In the seven years Zuelly and Kim have worked together, they have sent a number of undergraduate teams to national conferences and competitions where their work has met with great acclaim and bolstered the reputation of the program.

“Undergraduates are the core, the essential element of the program,” Kim says. “And we have been very successful in training them and affording them a variety of opportunities.”

One of the key opportunities the program offers is the chance to work with the Boilermaker Butcher Block, like Huge did throughout her tenure at Purdue. Blaine Brown, Butcher Block manager, says it’s a selling point for many students.

“Students working with the Butcher Block have the opportunity to gain an enhanced understanding of the physical anatomy of animals, in living and carcass form, physical qualities of meat, point of sale systems and the stability of different meat products,” Brown continues.

pieces of meat hanging
By Tom Campbell

For students like Huge, it was also a great way to understand the burden of responsibility on meat producers and processors in terms of quality control and food safety while supported by faculty and students in the program.

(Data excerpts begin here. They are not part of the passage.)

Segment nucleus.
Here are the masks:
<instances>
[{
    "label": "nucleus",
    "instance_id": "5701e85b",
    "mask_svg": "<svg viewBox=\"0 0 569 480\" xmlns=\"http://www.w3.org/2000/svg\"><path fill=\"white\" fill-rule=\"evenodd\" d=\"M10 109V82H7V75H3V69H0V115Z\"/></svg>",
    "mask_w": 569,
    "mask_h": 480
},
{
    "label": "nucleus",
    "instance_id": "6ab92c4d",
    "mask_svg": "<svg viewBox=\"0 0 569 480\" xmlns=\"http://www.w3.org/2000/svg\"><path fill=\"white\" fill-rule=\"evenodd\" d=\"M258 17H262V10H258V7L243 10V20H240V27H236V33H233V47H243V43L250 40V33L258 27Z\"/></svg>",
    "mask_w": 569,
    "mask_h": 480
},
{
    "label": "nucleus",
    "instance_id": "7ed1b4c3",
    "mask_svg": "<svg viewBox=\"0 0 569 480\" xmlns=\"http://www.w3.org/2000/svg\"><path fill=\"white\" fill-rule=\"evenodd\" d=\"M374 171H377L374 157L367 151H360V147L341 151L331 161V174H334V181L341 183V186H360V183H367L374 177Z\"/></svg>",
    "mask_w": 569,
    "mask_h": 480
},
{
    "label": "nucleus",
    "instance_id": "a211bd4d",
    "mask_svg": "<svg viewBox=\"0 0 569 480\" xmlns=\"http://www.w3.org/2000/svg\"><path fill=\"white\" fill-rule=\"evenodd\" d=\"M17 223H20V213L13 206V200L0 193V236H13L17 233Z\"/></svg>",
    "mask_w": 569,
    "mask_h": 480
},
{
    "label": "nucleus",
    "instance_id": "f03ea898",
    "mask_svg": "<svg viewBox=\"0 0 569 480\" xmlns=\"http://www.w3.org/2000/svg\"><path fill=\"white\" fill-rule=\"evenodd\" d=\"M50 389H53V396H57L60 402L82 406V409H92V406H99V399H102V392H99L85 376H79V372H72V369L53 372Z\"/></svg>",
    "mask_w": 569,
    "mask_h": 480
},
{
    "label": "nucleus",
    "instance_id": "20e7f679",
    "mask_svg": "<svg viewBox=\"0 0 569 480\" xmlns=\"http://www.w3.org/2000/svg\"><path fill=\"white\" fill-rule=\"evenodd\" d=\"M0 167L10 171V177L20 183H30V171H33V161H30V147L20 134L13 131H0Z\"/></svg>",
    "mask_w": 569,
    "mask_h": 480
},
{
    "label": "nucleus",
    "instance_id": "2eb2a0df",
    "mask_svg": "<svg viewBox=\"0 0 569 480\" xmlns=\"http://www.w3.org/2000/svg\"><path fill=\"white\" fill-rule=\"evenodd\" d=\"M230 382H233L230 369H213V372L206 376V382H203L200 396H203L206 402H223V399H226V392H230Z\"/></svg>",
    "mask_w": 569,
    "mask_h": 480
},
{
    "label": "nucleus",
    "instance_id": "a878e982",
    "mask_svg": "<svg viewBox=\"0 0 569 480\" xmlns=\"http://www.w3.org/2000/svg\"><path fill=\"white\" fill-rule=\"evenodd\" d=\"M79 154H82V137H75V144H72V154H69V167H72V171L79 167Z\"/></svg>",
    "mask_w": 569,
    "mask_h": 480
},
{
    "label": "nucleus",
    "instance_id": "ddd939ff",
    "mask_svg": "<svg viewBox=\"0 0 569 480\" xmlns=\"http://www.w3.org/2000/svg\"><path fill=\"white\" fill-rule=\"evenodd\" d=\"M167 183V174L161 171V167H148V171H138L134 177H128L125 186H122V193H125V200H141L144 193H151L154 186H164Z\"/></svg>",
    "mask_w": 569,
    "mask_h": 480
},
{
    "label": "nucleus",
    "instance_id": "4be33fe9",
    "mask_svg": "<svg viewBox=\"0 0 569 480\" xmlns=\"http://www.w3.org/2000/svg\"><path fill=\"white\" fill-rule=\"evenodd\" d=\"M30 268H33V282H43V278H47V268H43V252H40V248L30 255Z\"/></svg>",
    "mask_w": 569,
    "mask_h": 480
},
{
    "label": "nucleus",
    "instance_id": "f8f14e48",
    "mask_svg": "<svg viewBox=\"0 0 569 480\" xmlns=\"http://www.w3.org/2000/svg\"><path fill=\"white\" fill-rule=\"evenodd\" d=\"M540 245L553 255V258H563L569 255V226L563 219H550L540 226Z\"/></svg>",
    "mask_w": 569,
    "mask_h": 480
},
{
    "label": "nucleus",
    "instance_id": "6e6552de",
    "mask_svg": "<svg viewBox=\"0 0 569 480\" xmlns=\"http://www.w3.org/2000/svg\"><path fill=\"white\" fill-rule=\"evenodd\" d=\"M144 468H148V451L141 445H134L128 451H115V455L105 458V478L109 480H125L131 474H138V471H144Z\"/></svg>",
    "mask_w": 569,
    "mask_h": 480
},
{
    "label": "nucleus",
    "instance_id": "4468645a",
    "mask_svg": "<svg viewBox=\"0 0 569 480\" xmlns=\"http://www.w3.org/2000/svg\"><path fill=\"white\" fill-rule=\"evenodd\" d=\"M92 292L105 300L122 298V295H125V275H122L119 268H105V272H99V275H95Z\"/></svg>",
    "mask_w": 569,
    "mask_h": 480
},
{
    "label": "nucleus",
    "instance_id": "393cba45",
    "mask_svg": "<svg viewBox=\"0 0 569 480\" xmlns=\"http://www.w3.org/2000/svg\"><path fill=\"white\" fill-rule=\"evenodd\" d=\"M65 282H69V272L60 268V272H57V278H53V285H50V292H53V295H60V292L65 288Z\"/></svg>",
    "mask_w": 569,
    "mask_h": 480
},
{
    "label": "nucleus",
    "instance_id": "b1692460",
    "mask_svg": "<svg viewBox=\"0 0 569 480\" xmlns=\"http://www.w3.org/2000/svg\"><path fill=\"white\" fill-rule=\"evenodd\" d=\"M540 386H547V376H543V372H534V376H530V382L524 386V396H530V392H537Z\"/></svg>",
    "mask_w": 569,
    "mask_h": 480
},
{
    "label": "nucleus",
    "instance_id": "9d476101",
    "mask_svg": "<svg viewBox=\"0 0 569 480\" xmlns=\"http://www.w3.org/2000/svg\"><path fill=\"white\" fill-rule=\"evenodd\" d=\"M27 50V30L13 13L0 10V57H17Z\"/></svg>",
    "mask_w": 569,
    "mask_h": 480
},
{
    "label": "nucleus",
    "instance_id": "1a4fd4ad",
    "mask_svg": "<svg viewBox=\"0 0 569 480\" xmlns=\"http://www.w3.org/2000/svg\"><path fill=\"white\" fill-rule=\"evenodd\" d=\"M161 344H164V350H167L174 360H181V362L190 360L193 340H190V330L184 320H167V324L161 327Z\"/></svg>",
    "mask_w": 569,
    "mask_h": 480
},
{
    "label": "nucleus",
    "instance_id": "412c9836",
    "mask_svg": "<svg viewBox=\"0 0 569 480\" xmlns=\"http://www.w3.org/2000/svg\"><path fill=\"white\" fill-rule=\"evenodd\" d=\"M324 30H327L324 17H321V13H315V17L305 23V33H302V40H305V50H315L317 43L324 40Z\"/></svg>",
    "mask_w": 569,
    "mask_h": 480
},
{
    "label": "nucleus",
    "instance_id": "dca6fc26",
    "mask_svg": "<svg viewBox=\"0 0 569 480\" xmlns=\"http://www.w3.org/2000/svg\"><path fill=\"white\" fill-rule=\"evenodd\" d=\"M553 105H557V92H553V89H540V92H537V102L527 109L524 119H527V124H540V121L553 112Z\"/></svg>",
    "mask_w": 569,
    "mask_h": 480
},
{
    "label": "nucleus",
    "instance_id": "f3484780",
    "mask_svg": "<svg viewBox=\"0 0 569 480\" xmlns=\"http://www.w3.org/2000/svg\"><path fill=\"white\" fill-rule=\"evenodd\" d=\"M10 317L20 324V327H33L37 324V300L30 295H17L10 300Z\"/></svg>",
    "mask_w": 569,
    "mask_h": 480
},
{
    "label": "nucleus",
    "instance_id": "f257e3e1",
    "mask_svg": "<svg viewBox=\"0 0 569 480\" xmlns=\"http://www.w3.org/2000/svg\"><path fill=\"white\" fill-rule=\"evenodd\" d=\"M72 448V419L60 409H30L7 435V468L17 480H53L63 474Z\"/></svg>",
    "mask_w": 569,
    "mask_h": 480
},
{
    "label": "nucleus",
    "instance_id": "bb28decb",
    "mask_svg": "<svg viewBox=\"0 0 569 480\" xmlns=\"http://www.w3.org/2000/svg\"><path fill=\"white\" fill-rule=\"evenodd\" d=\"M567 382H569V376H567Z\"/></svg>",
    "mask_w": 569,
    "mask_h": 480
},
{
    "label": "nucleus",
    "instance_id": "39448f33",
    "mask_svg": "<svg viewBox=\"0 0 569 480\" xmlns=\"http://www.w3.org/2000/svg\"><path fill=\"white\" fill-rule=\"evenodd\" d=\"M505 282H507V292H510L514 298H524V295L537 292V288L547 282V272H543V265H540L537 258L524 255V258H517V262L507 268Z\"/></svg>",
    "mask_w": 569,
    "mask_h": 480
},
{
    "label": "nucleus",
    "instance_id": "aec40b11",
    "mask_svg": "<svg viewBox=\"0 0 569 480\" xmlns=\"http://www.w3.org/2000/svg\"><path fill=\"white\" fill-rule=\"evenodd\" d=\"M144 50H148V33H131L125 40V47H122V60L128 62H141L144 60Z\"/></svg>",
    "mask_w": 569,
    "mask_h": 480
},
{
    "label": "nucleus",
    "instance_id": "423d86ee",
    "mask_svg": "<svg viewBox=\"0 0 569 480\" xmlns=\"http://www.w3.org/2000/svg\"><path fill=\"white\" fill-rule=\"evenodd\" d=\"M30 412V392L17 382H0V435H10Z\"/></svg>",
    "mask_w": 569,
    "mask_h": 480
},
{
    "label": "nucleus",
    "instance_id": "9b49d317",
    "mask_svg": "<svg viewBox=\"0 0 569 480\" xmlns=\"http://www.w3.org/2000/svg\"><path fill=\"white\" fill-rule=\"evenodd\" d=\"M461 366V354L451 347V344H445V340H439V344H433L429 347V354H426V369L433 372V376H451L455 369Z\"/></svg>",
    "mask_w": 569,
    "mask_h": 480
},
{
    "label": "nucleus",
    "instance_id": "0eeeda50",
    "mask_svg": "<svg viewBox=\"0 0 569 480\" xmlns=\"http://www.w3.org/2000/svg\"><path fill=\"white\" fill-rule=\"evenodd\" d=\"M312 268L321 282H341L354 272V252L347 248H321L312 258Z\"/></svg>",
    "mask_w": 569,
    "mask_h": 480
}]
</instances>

It is a component of her education that she credits with affording her more personal and professional confidence.

“I worked at the Butcher Block for most of my time at Purdue,” Huge explains. “I collaborated with Blaine and worked my way up to being a lead. It made me feel like I’d accomplished something major that I was allowed to take the lead on harvesting days, for example. Because of this I know I’m prepared for my next step.”

Ultimately, Zuelly says, this is the goal of the program — to provide students with the experience they need while facilitating the partnership of different program areas to advance the field and offer students the best chance at success.

“I’m proud of how we’ve grown over the last several years,” Zuelly says. “We have more students graduating and going into research or industry positions than in the past 20 years. I am proud of our students. They are a reflection of the program and our commitment to the field.”